Our current rushed exercise in public health precaution will test whether online labs could be the future of instruction for universities. The learning curve for this transition and the unforgiving timeframe imposed by Covid-19 sets the bar unreasonably high. Professors have their own anxieties and responsibilities during this crisis that may prevent them from doing their best. Students and professors must remember to have empathy for one another when setting expectations during this viral turmoil. Still, this is a moment to reflect on the nature of lab courses and which experiences can be achieved online.

Over the past few years, we’ve already seen a swell of scientific experiments shared online, from YouTube to online science journals such as JoVE, which publishes videos of scientific experiments from laboratories around the world. Replacing labs with videos may rob students of another important experience from labs: The serendipity of science. Much of science is failure. This is perhaps no truer than when budding scientists are chaperoned through a preplanned experiment in a lab course. The best teaching assistants anticipate all of the nearly infinite things that can go wrong during each exercise. But even the most seasoned TAs will be surprised by the creativity of their students, not in getting the exercise wrong, but providing an opportunity for them and their classmates to learn from their mistakes. Esther still remembers accidentally making teargas in a chemistry lab over 23 years ago.
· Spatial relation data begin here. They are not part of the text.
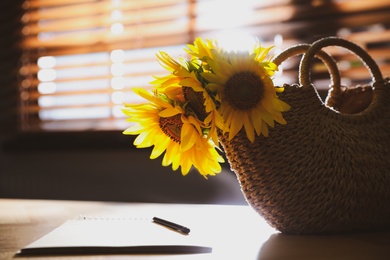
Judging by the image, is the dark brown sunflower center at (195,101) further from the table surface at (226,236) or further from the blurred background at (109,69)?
the blurred background at (109,69)

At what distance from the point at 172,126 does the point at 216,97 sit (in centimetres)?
8

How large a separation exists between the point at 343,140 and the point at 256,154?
0.41ft

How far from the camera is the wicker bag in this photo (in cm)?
72

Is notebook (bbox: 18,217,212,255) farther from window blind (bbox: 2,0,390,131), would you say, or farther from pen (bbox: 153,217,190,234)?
window blind (bbox: 2,0,390,131)

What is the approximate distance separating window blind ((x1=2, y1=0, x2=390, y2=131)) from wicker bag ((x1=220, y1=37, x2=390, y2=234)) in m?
1.05

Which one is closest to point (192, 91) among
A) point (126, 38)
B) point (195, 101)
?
point (195, 101)

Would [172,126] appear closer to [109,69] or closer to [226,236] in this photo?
[226,236]

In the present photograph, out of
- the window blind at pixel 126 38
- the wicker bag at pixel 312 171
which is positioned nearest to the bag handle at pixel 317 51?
the wicker bag at pixel 312 171

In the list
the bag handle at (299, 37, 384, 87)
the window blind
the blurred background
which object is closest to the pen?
the bag handle at (299, 37, 384, 87)

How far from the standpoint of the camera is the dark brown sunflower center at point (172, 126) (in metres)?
0.74

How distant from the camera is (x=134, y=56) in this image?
2189 mm

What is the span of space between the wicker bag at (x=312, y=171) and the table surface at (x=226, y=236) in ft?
0.10

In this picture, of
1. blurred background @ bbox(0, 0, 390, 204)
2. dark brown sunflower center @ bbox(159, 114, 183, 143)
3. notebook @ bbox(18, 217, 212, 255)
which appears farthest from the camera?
blurred background @ bbox(0, 0, 390, 204)

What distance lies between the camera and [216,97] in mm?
705
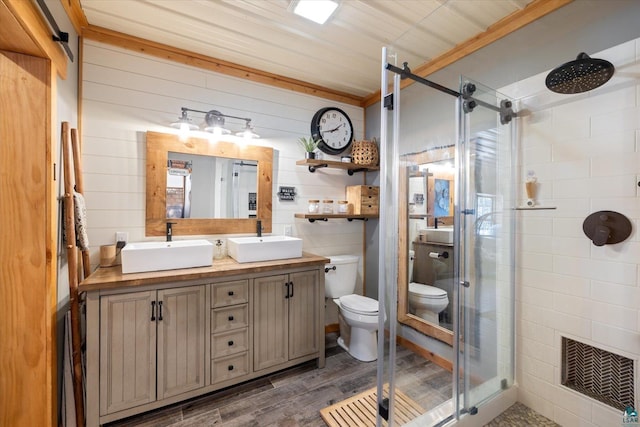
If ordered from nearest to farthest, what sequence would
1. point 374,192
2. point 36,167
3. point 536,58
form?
point 36,167
point 536,58
point 374,192

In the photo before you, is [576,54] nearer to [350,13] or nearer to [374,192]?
[350,13]

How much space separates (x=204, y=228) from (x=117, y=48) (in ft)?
4.93

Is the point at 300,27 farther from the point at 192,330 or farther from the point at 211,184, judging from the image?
the point at 192,330

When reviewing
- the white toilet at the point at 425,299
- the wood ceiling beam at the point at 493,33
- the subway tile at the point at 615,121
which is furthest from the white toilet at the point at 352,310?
the subway tile at the point at 615,121

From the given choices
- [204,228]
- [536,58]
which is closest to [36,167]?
[204,228]

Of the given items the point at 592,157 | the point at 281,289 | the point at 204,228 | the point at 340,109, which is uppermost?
the point at 340,109

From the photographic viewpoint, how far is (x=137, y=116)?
7.04 feet

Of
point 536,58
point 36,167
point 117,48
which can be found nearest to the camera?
point 36,167

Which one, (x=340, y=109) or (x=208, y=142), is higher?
(x=340, y=109)

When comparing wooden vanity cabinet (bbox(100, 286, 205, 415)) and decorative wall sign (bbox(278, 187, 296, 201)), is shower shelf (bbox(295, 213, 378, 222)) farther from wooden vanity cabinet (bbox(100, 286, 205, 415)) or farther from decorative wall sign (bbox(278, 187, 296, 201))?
wooden vanity cabinet (bbox(100, 286, 205, 415))

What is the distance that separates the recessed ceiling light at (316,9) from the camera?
1727 millimetres

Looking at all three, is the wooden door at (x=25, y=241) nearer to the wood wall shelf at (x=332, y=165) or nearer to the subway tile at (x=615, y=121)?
the wood wall shelf at (x=332, y=165)

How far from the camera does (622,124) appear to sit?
1.44 m

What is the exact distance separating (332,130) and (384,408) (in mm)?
2491
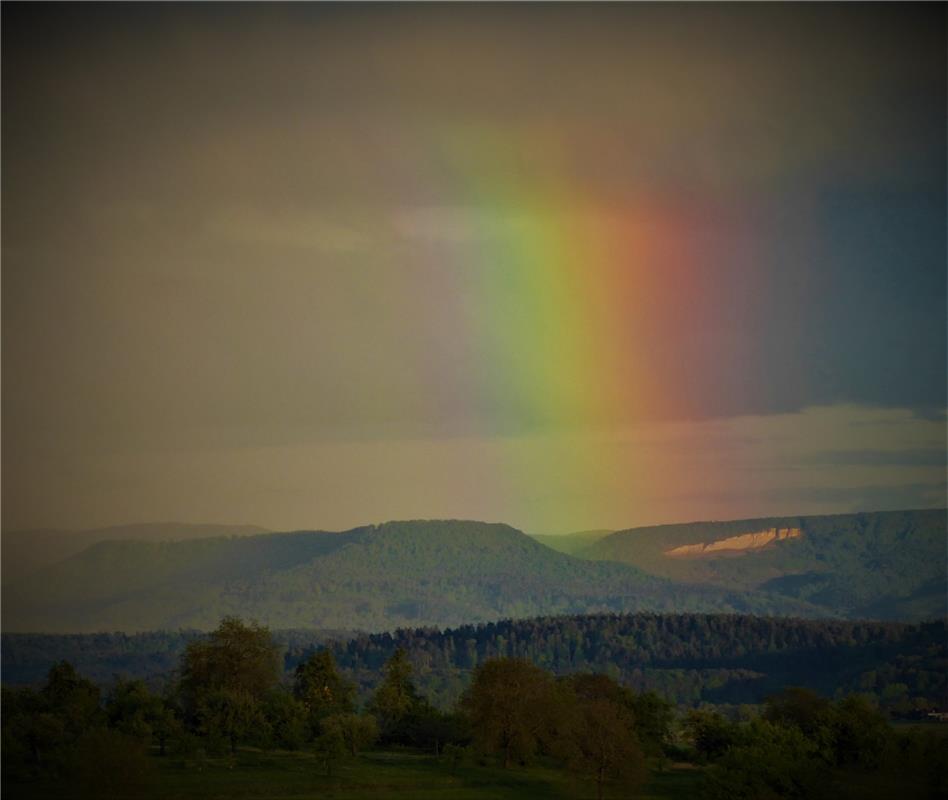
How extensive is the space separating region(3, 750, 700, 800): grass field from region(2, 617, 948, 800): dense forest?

This melding of our humanity and the serendipity of science will be difficult, if not impossible, to recreate through a screen.

Transitioning science labs online may also disadvantage many more, including the minorities, and other students with unique disabilities including living in areas that may not have access to computers and the bandwidth needed to stream the science videos.

Still, transitioning science labs online could lead to several positive outcomes. For one, it would remove the burden of tedious and repetitive tasks that don’t not require much thought or effort but take up a lot of time, like preparing supplies for a lab full of students each week. It will cut down on the budget needed to do the research, and free up funds that can be used to spur more creativity. Some classes may be able to invest more in technologies such as 3D modeling software, which is bridging learning gaps that videos simply can’t span. Similar technological possibilities are emerging in medical teaching, such as interactive, digital anatomy interfaces like Anatomage, that mitigate the need to obtain, store, and dispose of human cadavers.